Picking an Open-Source Agent Framework: LangGraph, CrewAI, and AutoGen

June 28, 2026 · 11 min read

Founder, JigsawFlux

The first decision in any agentic project isn't which model to use. It's which framework will orchestrate it. Get that wrong and you inherit a stack you can't run locally, can't afford to scale, and can't escape when the vendor changes the API.

This is a JigsawFlux project. JigsawFlux builds open-source tools for health tech, humanitarian response, and crisis management — in places where "cloud-native" is not an option and IT budgets are measured in grants, not headcount. That context imposes hard constraints on every architecture decision: portability, cost, and freedom from vendor lock-in.

The frameworks here — LangGraph, CrewAI, and AutoGen — were chosen because they meet those constraints.
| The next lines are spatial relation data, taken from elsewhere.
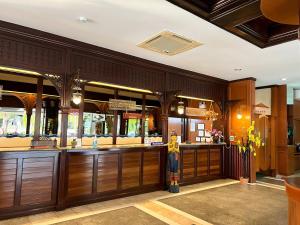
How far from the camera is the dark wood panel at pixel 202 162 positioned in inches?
247

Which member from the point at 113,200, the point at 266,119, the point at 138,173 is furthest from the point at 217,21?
the point at 266,119

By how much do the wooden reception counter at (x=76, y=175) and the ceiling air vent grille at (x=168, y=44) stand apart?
2.14m

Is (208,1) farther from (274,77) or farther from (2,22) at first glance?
(274,77)

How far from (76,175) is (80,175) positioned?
8 centimetres

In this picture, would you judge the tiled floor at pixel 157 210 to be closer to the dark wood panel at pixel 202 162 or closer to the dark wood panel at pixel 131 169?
the dark wood panel at pixel 131 169

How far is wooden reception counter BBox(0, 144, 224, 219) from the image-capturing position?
11.7 feet

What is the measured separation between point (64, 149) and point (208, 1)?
3.30m

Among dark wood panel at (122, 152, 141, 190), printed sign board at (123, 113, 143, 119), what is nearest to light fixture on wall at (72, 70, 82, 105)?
dark wood panel at (122, 152, 141, 190)

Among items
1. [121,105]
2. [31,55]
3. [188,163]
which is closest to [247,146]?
[188,163]

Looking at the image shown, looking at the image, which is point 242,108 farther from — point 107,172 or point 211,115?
point 107,172

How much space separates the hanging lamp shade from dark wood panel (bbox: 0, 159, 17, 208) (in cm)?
404

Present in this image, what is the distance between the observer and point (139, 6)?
294cm

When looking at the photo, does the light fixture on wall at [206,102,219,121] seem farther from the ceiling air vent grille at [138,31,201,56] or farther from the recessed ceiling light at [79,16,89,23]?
the recessed ceiling light at [79,16,89,23]

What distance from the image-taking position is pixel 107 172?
457 centimetres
They are open source, actively maintained, and run entirely on hardware you own. Alternatives like Microsoft Semantic Kernel or Amazon Bedrock Agents are capable, but they introduce hard dependencies on specific cloud ecosystems. That trade-off doesn't fit the JigsawFlux model.

Each framework is also the natural implementation home for a different family of agentic patterns — which is the other reason for this grouping, and why this is Part 1 of a two-part series. Part 2 implements those patterns directly.

The shared task

Every framework runs the same pipeline: a Researcher agent uses a DuckDuckGo web search tool to gather facts on a given topic, then a Writer agent consumes those notes and produces a structured Markdown report. The topic in all runs was solid-state batteries.
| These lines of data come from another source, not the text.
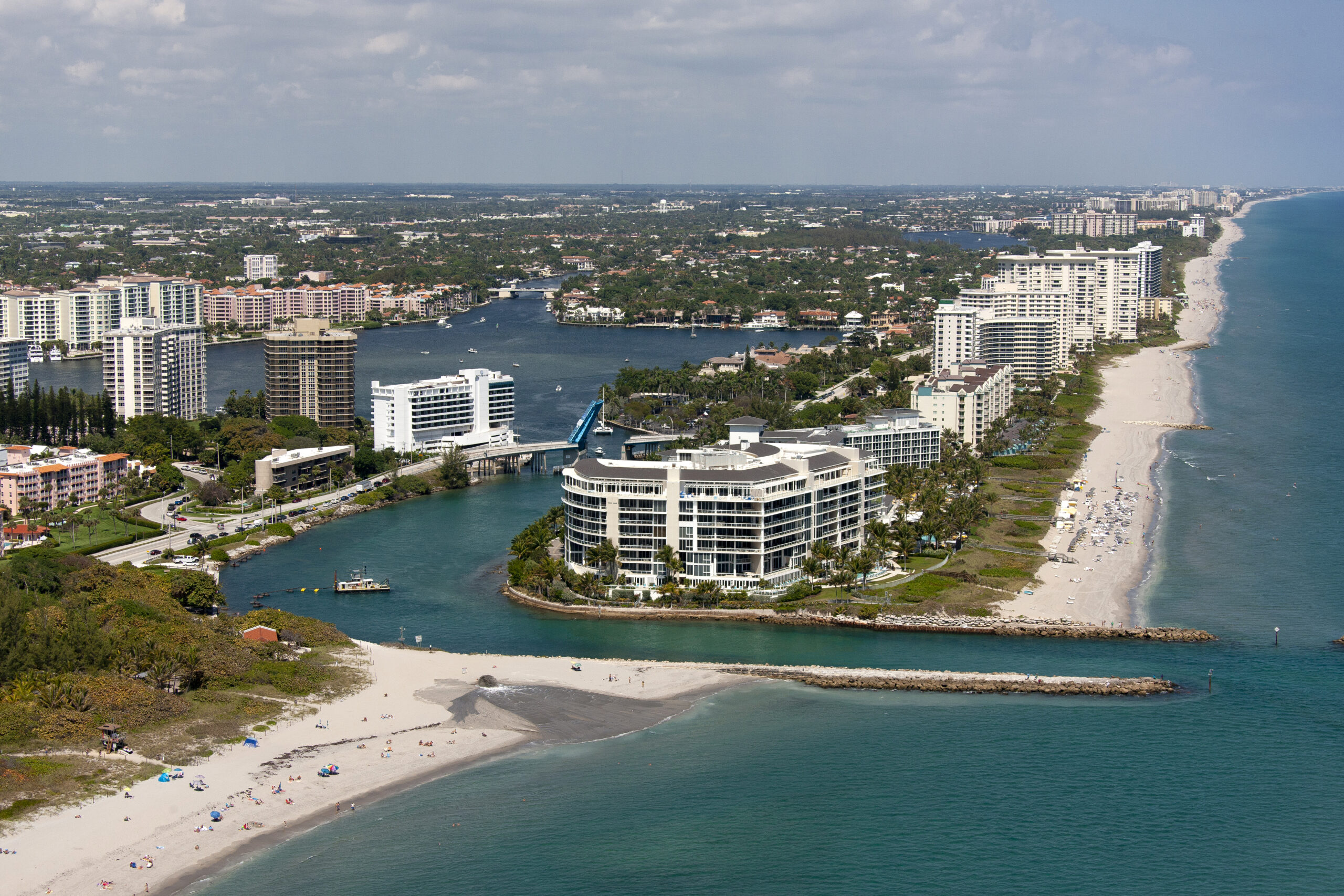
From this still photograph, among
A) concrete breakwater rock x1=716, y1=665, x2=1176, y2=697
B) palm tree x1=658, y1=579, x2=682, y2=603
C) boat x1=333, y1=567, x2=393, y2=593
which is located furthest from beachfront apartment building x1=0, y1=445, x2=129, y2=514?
concrete breakwater rock x1=716, y1=665, x2=1176, y2=697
python run.py --framework all --topic "solid-state batteries"

This symmetry is deliberate. Same task, same model (claude-sonnet-4-6), same tool — only the orchestration framework changes. That isolation means the telemetry at the end reflects framework behaviour and overhead, not model variation.

The full source is at github.com/JigsawFlux/comparing-agent-frameworks.

LangGraph: the stateful graph

LangGraph models execution as a directed graph where nodes are functions and edges are routing decisions. State flows through every node as a typed dictionary — you define what it contains, and reducers control how it gets updated. ^[1]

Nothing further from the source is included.